Ich habe keinen Nerv noch weiter nach einem besseren Platz zu suchen. Jetzt will ich einfach für heute Schluss machen und mein Abendessen genießen. Also nutzte ich das Angebot und sage: „Danke! Ich denke, ich werde mein Zelt hier aufschlagen.“

Es ist zwar etwas Lärm im Hintergrund wegen der Landwirtschaftsmaschinen, aber schlafen werde ich.

„Die werden extra aus Holland hergebracht“, sagt der Däne.

Was für ein Aufwand. Überall stehen auch die Bewässerungsanlagen. Ich frage mich, warum man so einem kargen Boden überhaupt versucht etwas abzugewinnen. Versuchen wir hier nicht, ein totes Pferd durchs Ziel zu reiten? Immer mehr Wasser und Pestizide können ja kaum die Lösung sein. Außerdem gilt auch hier: Kraft und Gegenkraft. Ein Teufelskreis entsteht. Das Unkraut und die Schädlinge passen sich an und werden resistenter gegenüber den verwendeten Giftmitteln.
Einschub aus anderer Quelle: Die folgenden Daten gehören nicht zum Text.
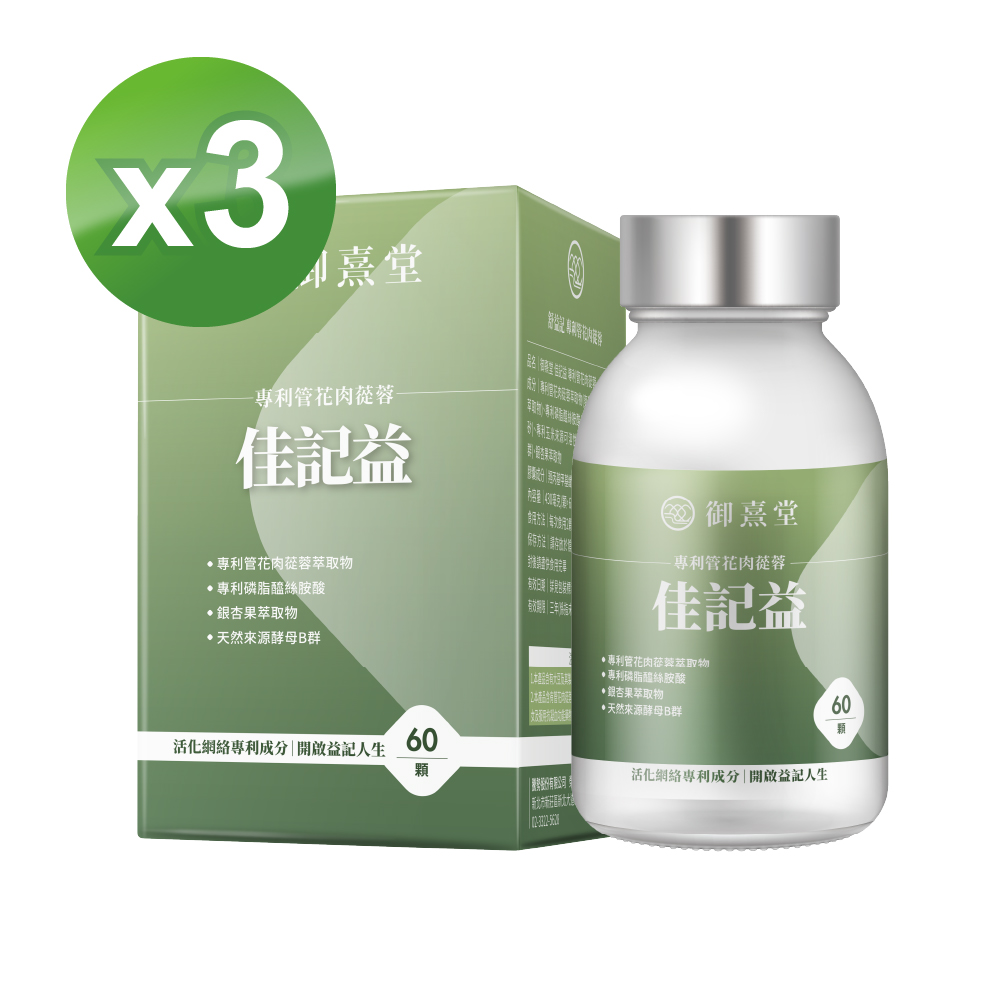 御熹堂 佳記益 專利管花肉蓯蓉x3盒(60顆/盒)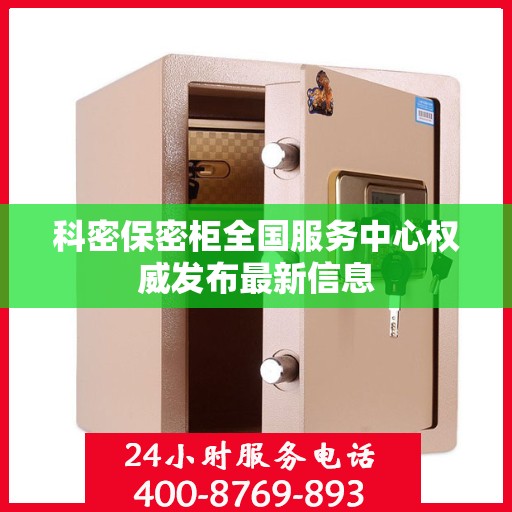 科密保密柜全国服务中心权威发布最新信息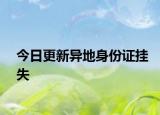 今日更新异地身份证挂失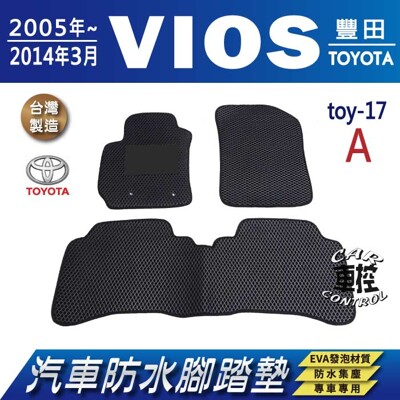 2005~2014年3月 VIOS TOYOTA 豐田 汽車防水腳踏墊地墊蜂巢蜂窩 (5.6折)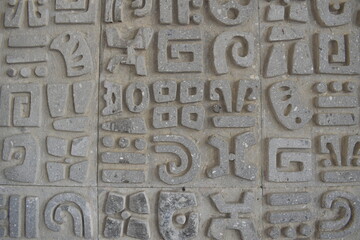 Textured Wall Ancient Symbols Background Photograph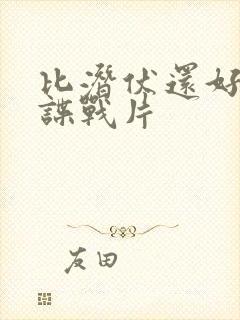 比潜伏还好看的谍战片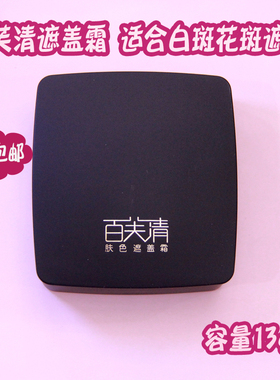 正常发货官方授权白斑13g遮盖霜
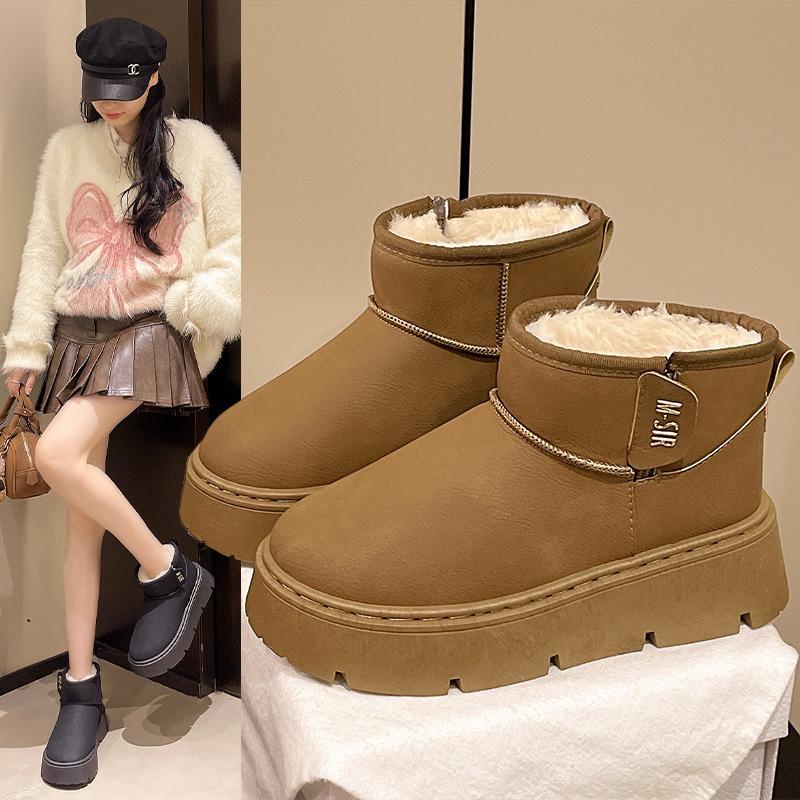 Thick-soled Snow Boots Women's Winter New Cotton Shoes Warm Women's Shoes Piled Thickened Short Boots Women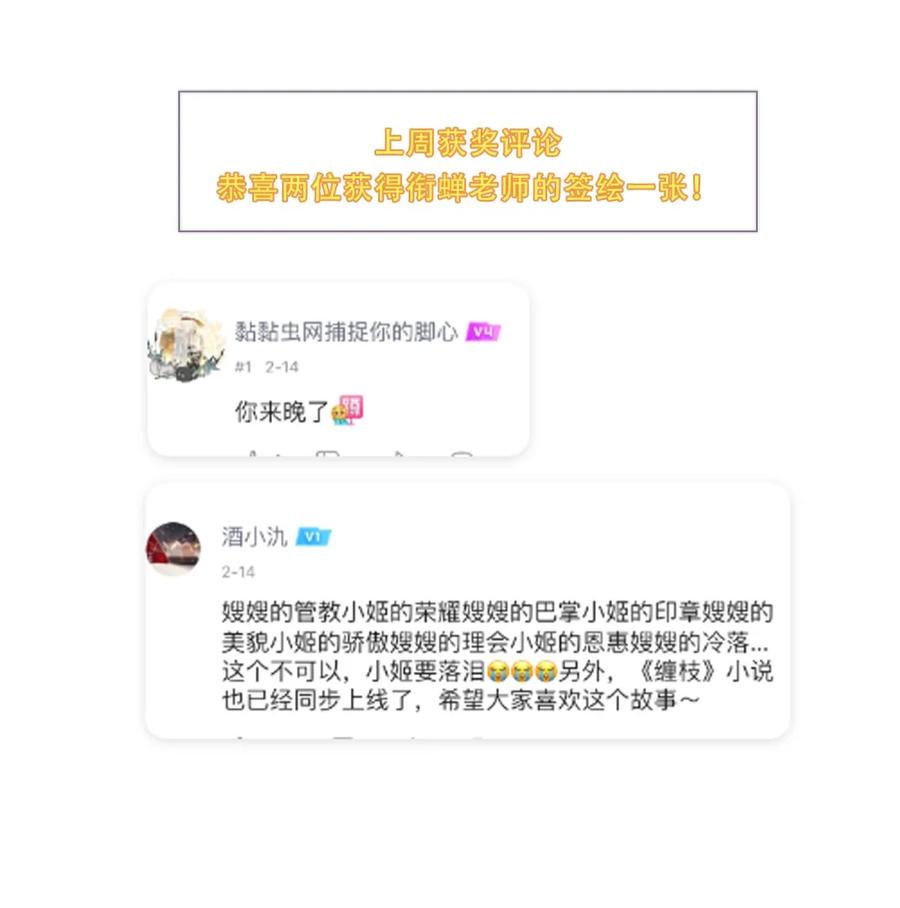 缠枝 6 从前我不在乎的，为什么这一次…… 第42页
Dass das zutrifft, bemerke ich am Abend. In dem Moment, wo die Sonne hinter dem Horizont verschwindet, steigen Schwärme von Mücken und Beißfliegen auf. Die Bestien stürzen sich auf mich und innerhalb von fünf Minuten wurde ich mehr als ein Dutzend Mal gestochen und gebissen. Im Eiltempo baue ich das Zelt auf und verschanze mich gegen die Blutsauger.

Drei Beißfliegen verfolgen mich bis ins Zelt. Außerdem finde ich eine Zecke und zwei fette Spinnen. Damit ist aber endlich Schluss. Ich kann meine Wunden lecken und hoffe auf eine ruhige Nacht.